We also have a number of other providers that are complete and available...e.g. ones based upon XMPP, JMS, ECF generic, Skype's app protocol, JavaGroups/multicast. Further, since all of these providers are open source, if desired they can be extended or copied to implement custom providers based upon whatever serialization and wire protocol (e.g. an existing system) is desired...with our without the ECF team's involvement.

Note the ECF implementation of the OSGi 4.2 remote services specification is guaranteed to work with any of these providers...no matter who writes it. This because our implementation of the OSGi 4.2 remote services spec simply uses any all implementations of the ECF remote service API (no matter what the serialization and/or networking protocol).

The flexibility here is extremely useful when selecting serialization formats and/or network protocols, because there are/will always be so many serialization formats and/or network protocols to choose from...their appropriateness will always depend upon the use case...as well as the need for integration with existing systems. For example...e.g. json over http, custom xml over http, object serialization over tcp, xml over jms, soap over http, etc, etc...which makes sense depends upon the use case and things like networking/interoperability requirements.

Since this distribution function is separated out into a distinct, abstract, module (i.e. the ECF remote services API), it makes it possible to mix and match existing protocols and new protocols...both closed and open...with existing serialization formats or new serialization formats...crossed with whatever discovery protocol is appropriate and/or desired.

Tuesday, April 06, 2010

OSGi Remote Services from ECF - Discovery

Released in Feb, ECF 3.2 has full support for the OSGi 4.2 remote services specification.

As with any general technology, there are potentially many use cases for remoting OSGi services, and any given implementation won't support all those use cases. It's therefore very important that any technology be extensible to support use cases that were not envisioned originally.

OSGi Remote Services: A tale of discovery and distribution

In providing access to a remote service there are at least two network-created issues that must be addressed for any remoting technology to work. In this post I'll discuss discovery, and in subsequent posts talk about distribution.

Modularity for Network Discovery

When a new service is made available...via a server, or a peer, or a device, etc...any consumers/clients of that service must somehow be made aware of that service, and given sufficient information to be able to access that service. A very common example of being made 'aware' of a web service is receiving (via email, or a web page, or twitter, or whatever) the URL for that service...e.g. the twitter user status service URL is http://twitter.com/statuses/user_timeline.json.

With OSGi remote services the notion of a URL is generalized to an endpoint. As with all OSGi services, service properties provide metadata about the remote service (including but not limited to the endpoint)...and this metadata is sufficient for a consumer to actually access/use the service.

EXERCISE SET.
A) Can you sum up the ECF excerpt above in two sentences?
B) Which providers does the ECF excerpt name as other complete, available providers?
C) In the ECF excerpt, what is the notion of a URL generalized to with OSGi remote services?

GIVEN DATA.
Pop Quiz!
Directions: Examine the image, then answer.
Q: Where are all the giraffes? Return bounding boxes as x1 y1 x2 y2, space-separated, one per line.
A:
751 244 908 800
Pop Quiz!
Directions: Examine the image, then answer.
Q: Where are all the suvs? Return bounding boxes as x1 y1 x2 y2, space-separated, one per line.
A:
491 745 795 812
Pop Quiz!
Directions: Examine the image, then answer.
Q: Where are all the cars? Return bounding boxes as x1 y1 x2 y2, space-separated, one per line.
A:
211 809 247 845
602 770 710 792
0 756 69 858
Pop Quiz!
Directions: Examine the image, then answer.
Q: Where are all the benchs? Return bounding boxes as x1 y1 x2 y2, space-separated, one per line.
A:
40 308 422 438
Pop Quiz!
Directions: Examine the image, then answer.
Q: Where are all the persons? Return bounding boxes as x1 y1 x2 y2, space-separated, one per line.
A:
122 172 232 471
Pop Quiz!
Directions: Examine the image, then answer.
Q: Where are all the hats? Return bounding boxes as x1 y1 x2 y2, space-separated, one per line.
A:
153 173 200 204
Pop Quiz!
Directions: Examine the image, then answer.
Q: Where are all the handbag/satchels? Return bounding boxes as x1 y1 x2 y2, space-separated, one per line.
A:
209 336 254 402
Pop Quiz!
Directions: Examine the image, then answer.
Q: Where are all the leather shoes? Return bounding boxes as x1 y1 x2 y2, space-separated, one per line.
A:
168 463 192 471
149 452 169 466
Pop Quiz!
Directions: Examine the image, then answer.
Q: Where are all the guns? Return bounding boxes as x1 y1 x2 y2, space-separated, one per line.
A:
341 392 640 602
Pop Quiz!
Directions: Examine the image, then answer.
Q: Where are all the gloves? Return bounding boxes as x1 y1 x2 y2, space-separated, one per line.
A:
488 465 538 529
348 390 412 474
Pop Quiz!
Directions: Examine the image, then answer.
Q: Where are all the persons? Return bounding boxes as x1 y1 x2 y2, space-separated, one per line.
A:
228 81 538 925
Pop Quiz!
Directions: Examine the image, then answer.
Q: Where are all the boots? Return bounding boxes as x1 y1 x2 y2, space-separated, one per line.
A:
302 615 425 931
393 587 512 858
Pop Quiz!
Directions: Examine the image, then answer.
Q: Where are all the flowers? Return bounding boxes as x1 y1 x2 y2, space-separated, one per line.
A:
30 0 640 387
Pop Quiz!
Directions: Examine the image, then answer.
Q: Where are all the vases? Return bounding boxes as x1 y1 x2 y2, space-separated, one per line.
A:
==
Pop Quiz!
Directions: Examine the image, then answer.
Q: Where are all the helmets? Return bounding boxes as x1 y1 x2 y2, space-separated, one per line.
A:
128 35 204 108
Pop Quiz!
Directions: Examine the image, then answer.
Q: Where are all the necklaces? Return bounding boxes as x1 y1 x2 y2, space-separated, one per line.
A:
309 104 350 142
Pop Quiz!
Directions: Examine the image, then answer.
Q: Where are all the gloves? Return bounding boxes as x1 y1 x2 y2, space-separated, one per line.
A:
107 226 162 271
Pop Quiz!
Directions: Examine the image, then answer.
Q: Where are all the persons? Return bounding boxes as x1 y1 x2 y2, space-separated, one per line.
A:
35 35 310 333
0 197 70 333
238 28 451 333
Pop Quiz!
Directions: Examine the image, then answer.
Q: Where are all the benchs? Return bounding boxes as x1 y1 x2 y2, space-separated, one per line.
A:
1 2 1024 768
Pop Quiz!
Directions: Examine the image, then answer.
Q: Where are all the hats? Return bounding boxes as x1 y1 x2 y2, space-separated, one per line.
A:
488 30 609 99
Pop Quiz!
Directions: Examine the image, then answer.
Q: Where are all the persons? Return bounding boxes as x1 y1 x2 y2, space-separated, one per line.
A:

EXERCISE SOLUTIONS.
A) ECF offers several open-source providers that can be extended or copied to build custom providers on any serialization and wire protocol. Its implementation of the OSGi 4.2 remote services specification, fully supported in ECF 3.2, works with any of them, and for discovery it generalizes a URL to an endpoint whose service properties give consumers enough metadata to access the service.

B) XMPP, JMS, ECF generic, Skype's app protocol, JavaGroups/multicast

C) An endpoint.